After the modal test, the real Orion spacecraft will be stacked on top of the Space Launch System, bringing the rocket to a height of 322 feet (98 meters). Workers will reattach the umbilicals and complete interface verification testing to ensure good telemetry and data connections between all parts of the launch vehicle.

Then the SLS will emerge from the Vehicle Assembly Building for the first time and roll out to launch pad 39B on top of one of NASA’s Apollo-era crawler-transporters. At pad 39B, the launch team stationed inside the Launch Control Center near the VAB will run the rocket through a practice countdown and load super-cold liquid hydrogen and liquid oxygen propellants into the core stage and the cryogenic upper stage, which is derived from United Launch Alliance’s Delta 4-Heavy rocket.

“In a way kind of similar to what they do at Stennis before they hotfire, we’ll load up the vehicle, do a countdown to about 9 seconds, and then hold the count,” Angermeier said. “So we won’t be firing the engines.

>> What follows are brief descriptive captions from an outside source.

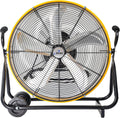 iLiving 24 Inch 3-Speed Orbital Internal Oscillating High Velocity Barrel Floor Fan for Office, Auto Shop, Garage, Workshop, Warehouse, 7800 CFM, Yellow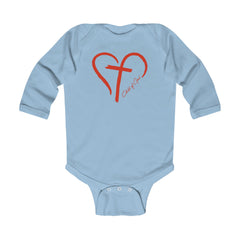 Heart and Cross Infant Long Sleeve Bodysuit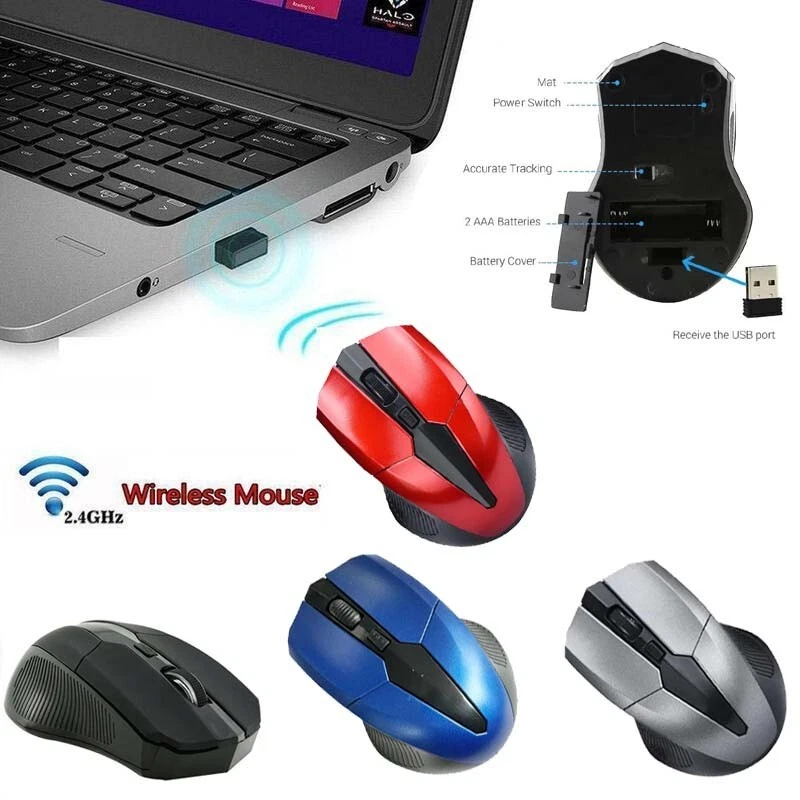 Wireless 4 Colour Cordless 2.4 Ghz Mouse Usb Dongle Optical Scroll Pc Laptop Mac - Image 2 of 4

“We’ll then return the vehicle into the Vehicle Assembly Building,” he said. “We have about a week-and-a-half to two weeks worth of work of final closeouts, some flight battery installs, and then we’ll roll out to the pad for about a week of processing before we launch it. That’s our overall processing plan.”

Railcars containing fueled segments of the Space Launch System’s solid rocket boosters roll across a bridge leading to the Kennedy Space Center on June 15. Credit: Northrop Grumman

Officials at the Kennedy Space Center have run into their own delays in readying ground systems for the Space Launch System. But the SLS core stage ended up taking longest to prepare for flight.

“The launch pad is ready to go,” Cabana said earlier this month. “It’s been totally refurbished to support SLS and Orion. So all the infrastructure that’s necessary to process and launch this vehicle — and that’s an awful lot — here at the Kennedy Space Center is ready to go. You get us a rocket, and we’ll get it launched on time.”

“For us, our critical path is driven by the core stage, and a lot of things we’re doing in preparation for that are to make sure that when it gets here that it will still be the item that’s driving our critical path,” Angermeier said. “We’ll be ready for core stage when it gets here.”